(Stored data entries)
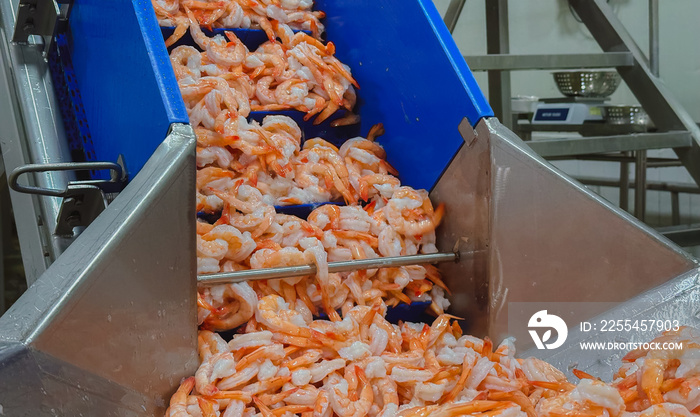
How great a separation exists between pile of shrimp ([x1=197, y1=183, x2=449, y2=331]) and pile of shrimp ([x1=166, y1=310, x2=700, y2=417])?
2.4 inches

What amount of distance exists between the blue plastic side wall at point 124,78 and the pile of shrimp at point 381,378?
1.77 feet

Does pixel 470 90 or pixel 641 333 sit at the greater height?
pixel 470 90

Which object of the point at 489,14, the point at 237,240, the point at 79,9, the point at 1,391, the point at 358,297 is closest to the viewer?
the point at 1,391

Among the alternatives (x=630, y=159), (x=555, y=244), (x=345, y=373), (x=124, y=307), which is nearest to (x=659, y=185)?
(x=630, y=159)

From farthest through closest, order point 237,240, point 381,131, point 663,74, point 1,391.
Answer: point 663,74 → point 381,131 → point 237,240 → point 1,391

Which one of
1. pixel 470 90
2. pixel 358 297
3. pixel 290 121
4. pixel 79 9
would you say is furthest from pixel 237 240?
pixel 79 9

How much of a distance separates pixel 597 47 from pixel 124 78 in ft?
20.3

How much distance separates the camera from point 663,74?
6.46 m

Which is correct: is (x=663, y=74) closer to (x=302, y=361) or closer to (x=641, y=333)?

Prompt: Extract every line of the rows above and reproduce it verbatim, leaving out the pictures.

Finished exercise:
How great a separation exists between pile of shrimp ([x1=197, y1=183, x2=449, y2=331]) and pile of shrimp ([x1=166, y1=310, x2=700, y2=417])?
2.4 inches

What amount of distance exists between the blue plastic side wall at point 124,78 and the pile of shrimp at point 381,378?
1.77 feet

Does pixel 470 90 or pixel 641 333 sit at the greater height?
pixel 470 90

Which object of the point at 489,14, the point at 237,240, the point at 79,9, the point at 1,391, the point at 358,297 is closest to the viewer?
the point at 1,391

Among the alternatives (x=630, y=159), (x=555, y=244), (x=345, y=373), (x=124, y=307), which is nearest to (x=659, y=185)?
(x=630, y=159)

From farthest through closest, order point 237,240, point 381,131, point 663,74, point 1,391.
Answer: point 663,74 → point 381,131 → point 237,240 → point 1,391

Which one of
1. pixel 470 90
2. pixel 358 297
3. pixel 290 121
4. pixel 79 9
would you say is furthest from pixel 237 240?
pixel 79 9

How much of a distance separates pixel 597 47 from pixel 124 78 in ft?
20.3

How much distance separates the camera from point 663,74?
6.46 m

Which is correct: is (x=663, y=74) closer to (x=302, y=361) or closer to (x=641, y=333)?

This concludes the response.